CONCLUSIONS AND RECOMMENDATIONS
In conclusion, it appears that metabolic alkalosis can have deleterious effects, such as significant as metabolic acidosis in prevalent HD patients. In fact, both increase mortality risk. The optimal predialysis serum bicarbonate is still a matter of debate. The 2000 National Kidney Foundation KDOQI guidelines on nutrition state that predialysis sérum bicarbonate should be maintained at 22 mEq/L or higher.28 The 2019 review of the same guidelines states that it is reasonable to aim for a goal of 24-26 mEq/L, although this is opinion based because there are no randomized studies.29 Improvement of bicarbonate management in HD patients requires that attention be focused on patients with very low predialysis serum bicarbonate (< 18 mmol/L) and high predialysis serum bicarbonate (> 27 mmol/l).

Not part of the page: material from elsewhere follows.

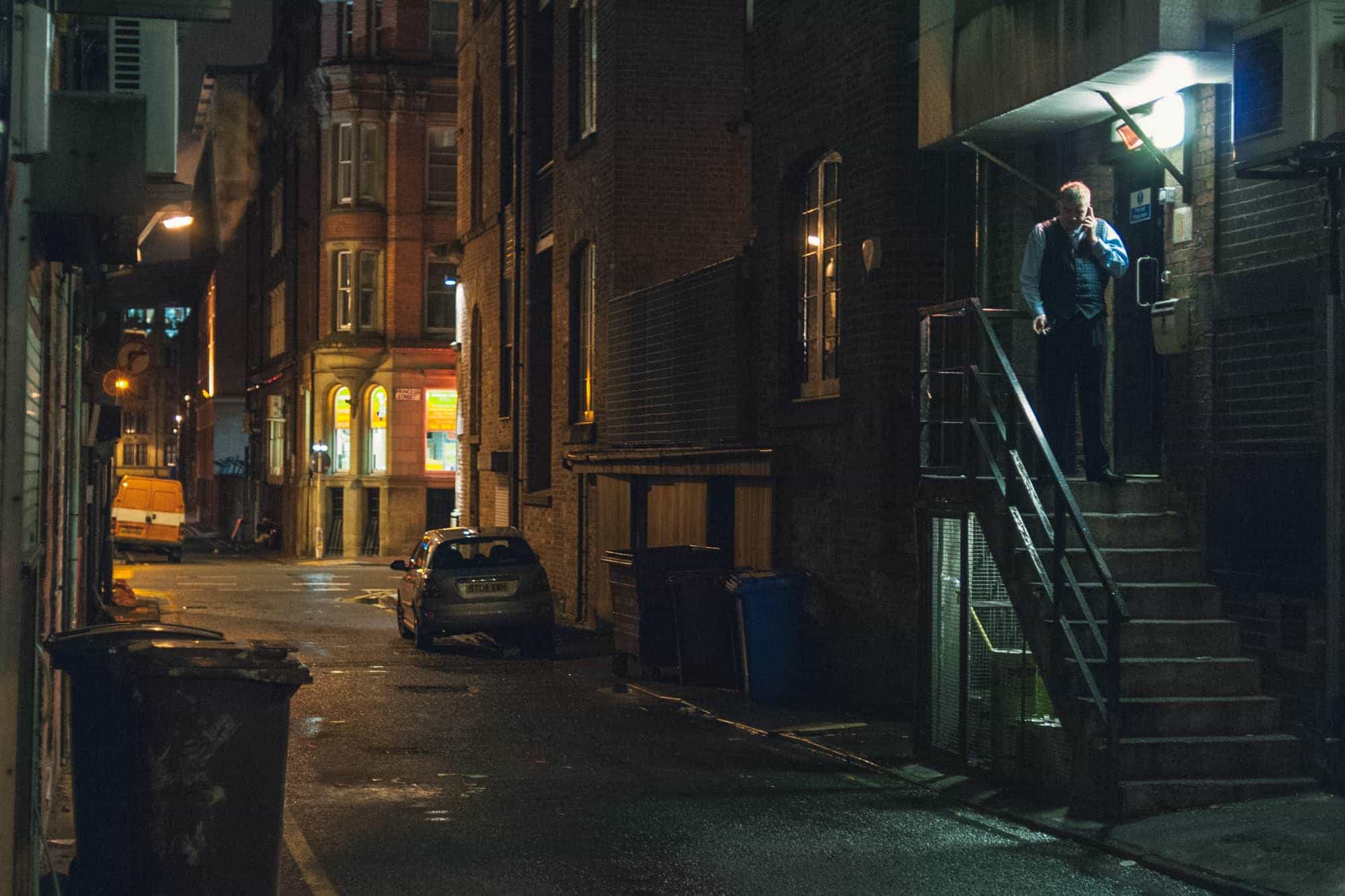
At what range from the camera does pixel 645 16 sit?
77.6ft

The clinician should always first address the patient’s nutritional status before changing DBIC. In patients with low predialysis serum
bicarbonate, we must measure postdialysis serum bicarbonate to make sure that alkali is being adequately delivered. If serum bicarbonate increases adequately, the patient’s diet and fluid intake must be revised. In this case, excessive animal protein and/or fluid intake should be the cause of low predialysis serum bicarbonate. Only if this tendency cannot be reversed, should we increase DBIC. On the other hand, if the patient has high predialysis serum bicarbonate, the priority should be to correct nutritional deficiencies
and search for sources of inflammation, as this is more effective than reducing DBIC.30,31
Tovbin and Sherman32 proposed a new solution for treating metabolic acidosis while avoiding postdialysis metabolic alkalosis. They suggest using a variable dialysate bicarbonate, starting with initially high DBIC levels with a subsequent exponential decline. Further studies are needed to assess the validity of this method.